** begin **
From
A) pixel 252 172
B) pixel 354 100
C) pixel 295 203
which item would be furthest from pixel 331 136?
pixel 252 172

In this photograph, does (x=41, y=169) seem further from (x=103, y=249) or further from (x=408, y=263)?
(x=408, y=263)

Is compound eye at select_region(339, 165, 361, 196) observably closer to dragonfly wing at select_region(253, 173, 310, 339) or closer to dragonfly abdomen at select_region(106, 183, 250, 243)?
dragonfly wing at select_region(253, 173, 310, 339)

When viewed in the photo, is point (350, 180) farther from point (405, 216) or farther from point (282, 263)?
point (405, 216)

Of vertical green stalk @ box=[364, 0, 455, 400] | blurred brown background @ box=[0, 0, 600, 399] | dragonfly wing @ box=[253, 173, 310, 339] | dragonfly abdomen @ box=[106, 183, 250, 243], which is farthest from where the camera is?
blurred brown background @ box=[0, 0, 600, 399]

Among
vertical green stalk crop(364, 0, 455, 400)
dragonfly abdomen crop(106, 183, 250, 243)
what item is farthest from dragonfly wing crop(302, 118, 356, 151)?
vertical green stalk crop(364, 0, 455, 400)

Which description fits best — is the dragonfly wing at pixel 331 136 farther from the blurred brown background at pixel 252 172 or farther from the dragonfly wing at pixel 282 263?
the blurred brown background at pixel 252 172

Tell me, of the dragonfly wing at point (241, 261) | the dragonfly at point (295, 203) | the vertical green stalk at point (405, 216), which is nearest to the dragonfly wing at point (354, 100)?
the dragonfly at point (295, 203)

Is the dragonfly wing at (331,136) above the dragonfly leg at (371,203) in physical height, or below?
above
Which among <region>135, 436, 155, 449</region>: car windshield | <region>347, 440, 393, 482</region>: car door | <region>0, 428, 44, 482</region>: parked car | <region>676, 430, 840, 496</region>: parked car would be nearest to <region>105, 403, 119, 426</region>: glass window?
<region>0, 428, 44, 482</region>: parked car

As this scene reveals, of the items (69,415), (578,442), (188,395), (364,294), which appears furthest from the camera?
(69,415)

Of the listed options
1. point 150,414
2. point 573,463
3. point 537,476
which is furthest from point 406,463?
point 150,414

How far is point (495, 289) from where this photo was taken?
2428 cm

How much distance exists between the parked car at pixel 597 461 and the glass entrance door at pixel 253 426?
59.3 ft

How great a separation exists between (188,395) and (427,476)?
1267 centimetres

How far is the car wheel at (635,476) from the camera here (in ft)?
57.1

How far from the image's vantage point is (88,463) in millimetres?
** end **
*WHAT THE TASK REQUIRES*: Arrange the part of the records that opens with the line containing "How far is the" and runs through the end of the records as a Markdown table with the columns No and Line, leaving out blank lines.

*TASK RESULT*:
| No | Line |
|---|---|
| 1 | How far is the car wheel at (635,476) from the camera here (in ft)? |
| 2 | 57.1 |
| 3 | How far from the image's vantage point is (88,463) in millimetres? |